Знаменский уважительно встал, протянул руку. По­жатие – первый внутренний зондаж, для партнера абсо­лютно неприметный. Он считает – просто поздоровался; не подозревает, что его ладонь проявила безразличие, симпатию, пренебрежение, страх, доверие, то есть лю­бое преобладающее в нем теперь настроение. Чтобы чет­ко воспринять сигнал, встречная ладонь, естественно, должна обладать натренированной чуткостью. У психо­логов, врачей, сотрудников следственного аппарата она вырабатывается даже и бессознательно. (У мошенников, кстати, тоже).
Рука Власова выдала неуверенность, нервозность.
– Извините, что опять беспокоим, – радушно начал Пал Палыч, – но дело теперь поручено мне, и есть детали, которые…
Власов не дослушал.
– Я же пришел.
Знаменский усадил его, принялся заполнять бланк, попутно «ставя диагноз».
«Неглуп.
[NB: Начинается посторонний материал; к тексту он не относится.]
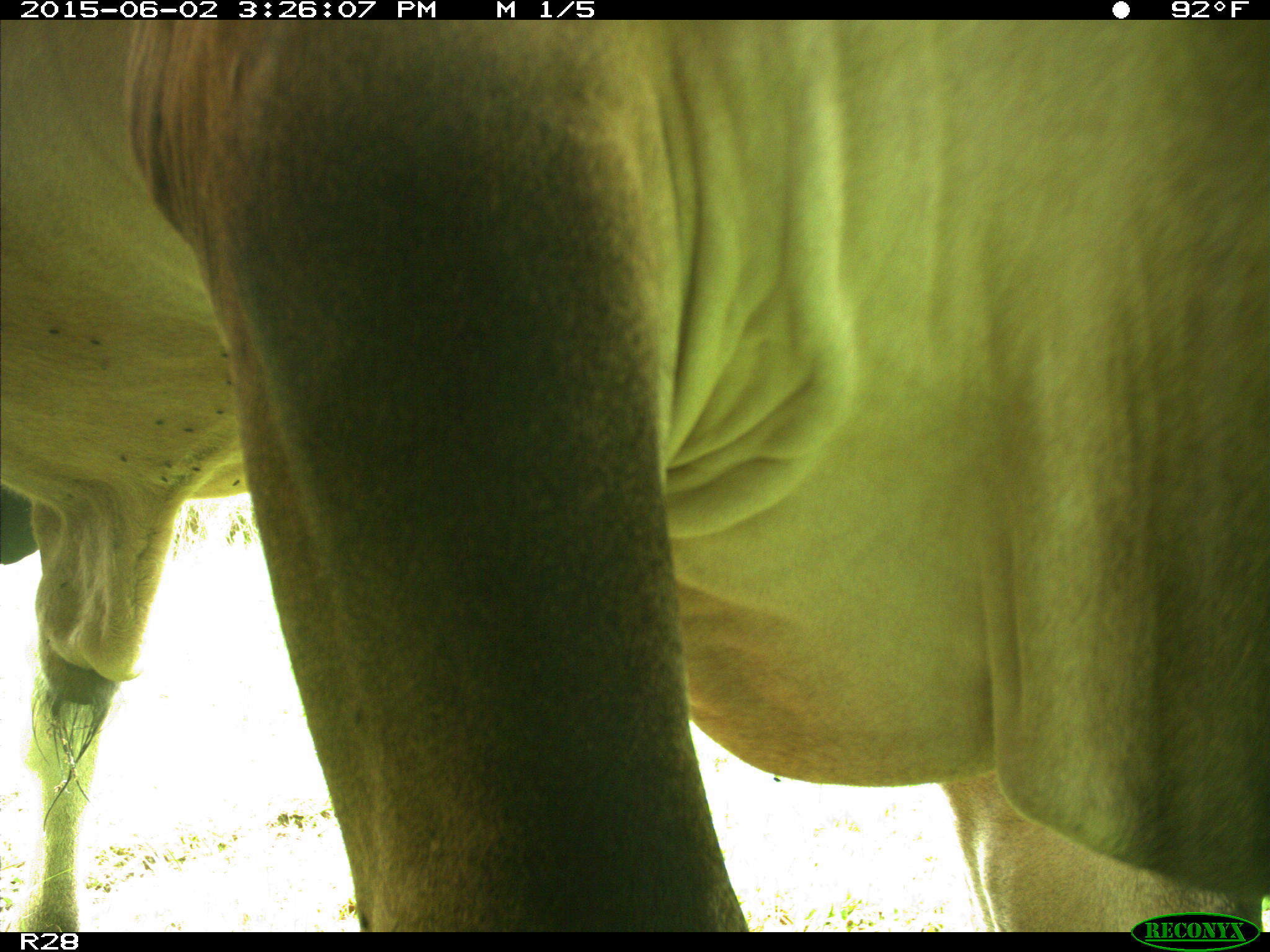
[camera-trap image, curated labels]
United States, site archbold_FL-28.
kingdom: Animalia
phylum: Chordata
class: Mammalia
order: Artiodactyla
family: Bovidae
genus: Bos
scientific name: Bos taurus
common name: domestic cow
Самолюбив, даже с примесью высокомерия. Замкнут. Упрям. Лицо красивым не назовешь, но интерес­ное. Лишь неподвижность черт его портит».
– Об ответственности за дачу ложных показаний вам говорили, прошу расписаться, что помните. Ну вот, с формальностями покончено, Игорь Сергеевич. Теперь несколько вопросов.
– Спрашивайте.
– Прежде всего спасибо, что помогли задержать ху­лигана.
– Я не задерживал. Задержала ватага молодежи, – отмел Власов похвалу.
– Им тоже спасибо, но без ваших показаний арест Платонова был бы почти…
Снова не дослушал:
– А за что арестован? За то, что слегка стукнул?
– Игорь Сергеевич, у Платонова кулаки пудовые. От его «слегка» у парнишки сотрясение мозга.
Власов скептически хмыкнул:
– Неудачно упал.
– Возможно… Скажите, с того места, где вы стояли, было отчетливо видно происходящее?
– Да.
– Можете назвать примерно расстояние?
– Шагов семь.
– Расскажите, пожалуйста, все по порядку, не упус­кая мелочей.
– Собственно, я уже рассказывал, записывали. В ва­шей папке наверняка содержатся мои… мемуары.
– Вы правы. Но то был рассказ другому следователю. Я обязан сам услышать.
– И записать другим почерком. Что ж, извольте.
Но он некоторое время молчал, глядя в окно, и обращенный к Знаменскому профиль выражал какую-то непонятную тому отрешенность.